Experiences enhance the brain circuitry, but they also create emotions. Emotions are chemical feedback or chemical residue from past experiences. The stronger the emotional vibration from an event, the more the experience leaves a lasting impression in your brain – aka long-term memories. Then as a thought, choice, behavior, experience, or emotion is repeated, the more the neurons fire together and are sustained.
Thoughts contribute to or create emotions, distinguished professor of psychology Lisa Feldman Barrett explains in her book. Dr. Barrett used brain scans to determine the “emotion” region of the brain is active even during perceptions and thoughts that aren’t emotional. Our thoughts really affect our well-being.
Her theory is that the brain doesn’t spontaneously create emotions per the situation. Instead, the source of emotions is already in each person’s brain from previous experiences, like books on a bookshelf holding information ready to be utilized. The brain makes predictions and anticipates sensory inputs such as vision or taste. Sensory inputs either affirm the mind’s predictions as correct, or the brain changes if it wrongly predicted the situation. Each response has its own neural pathway and bodily movements. This is why anger responses can differ based on the context. Sometimes we shout red in the face; other times, we stay quiet and boil inside. The brain uses prior experience and sensory input to predict which reaction is best for the situation in front of us. Our experience constructs our emotions, which means our feelings are not innate or fixed.
If we can embody new experiences, we can have new emotions. What’s even more interesting is that emotions are a convention of the culture we live in, Barrett writes. Once we know the concept of an emotion, we can experience it, which brings us back to Dr. Joe’s work.
Joe summarizes the impact of thoughts and emotions and says, “if you have a fearful thought, you start to feel fear. The moment you feel fear, that emotion influences you to think more fearful thoughts, and those thoughts trigger the release of even more chemicals in the body that make you continue to feel fear.” It creates a feedback loop, which hardwires our brain into the same patterns. If you spend your day doing the same thing, your brain goes on autopilot and turns past experiences into habits through repetition.

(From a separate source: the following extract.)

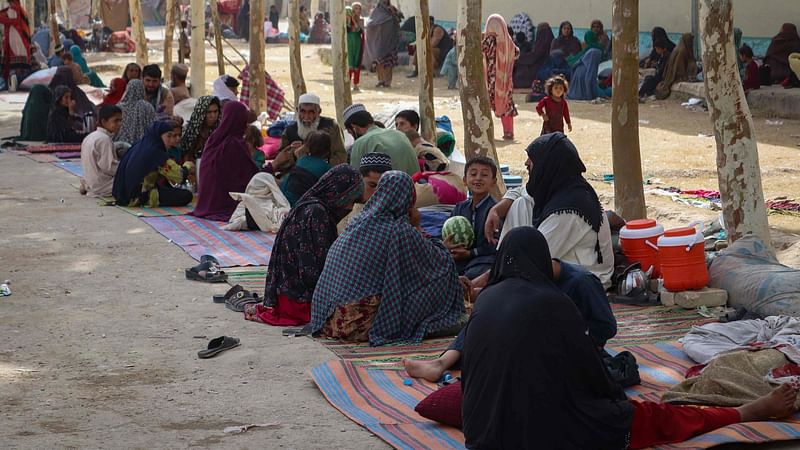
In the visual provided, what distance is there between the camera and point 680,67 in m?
17.5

You eat the same breakfast, drive the same commute, react to your coworkers as you did the day before, watch the same shows, go to sleep on the same side of the bed. You are now on autopilot.
Thoughts are the vocabulary of the brain, and feelings are vocabulary of the body, and the cycle of how you think and feel becomes your state of being.

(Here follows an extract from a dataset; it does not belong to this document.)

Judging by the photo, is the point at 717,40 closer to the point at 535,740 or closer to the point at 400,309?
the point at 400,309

For example, suppose an upcoming meeting with your boss stirs up a memory of feeling insecure. In that case, your brain releases chemicals and emotions associated with past feelings of insecurity - like increased heart rate and sweating. The physical sensations and emotions of insecurity are present, so now your mind looks for more reasons to feel insecure during the conversation. Your boss slightly frowns at your pitch, and your mind confirms that to mean you aren’t doing a good job. The feedback loop engages and reaffirms insecurity. You see your boss again in two weeks with the same feelings, and the same experience happens, further strengthening your insecurity.
The brain uses these past experiences because it craves efficiency. An ancient survival mechanism, the brain acts fast with past data to reduce energy intake. The brain is constantly trying to make sense of the data it receives and using the past as a guide saving time and energy. Our brain creates a reaction without having all of the information so that it’s quicker, which increases our response rates for survival. We’re quite literally jumping to conclusions for the goal of survival. So your yesterday creates your tomorrow.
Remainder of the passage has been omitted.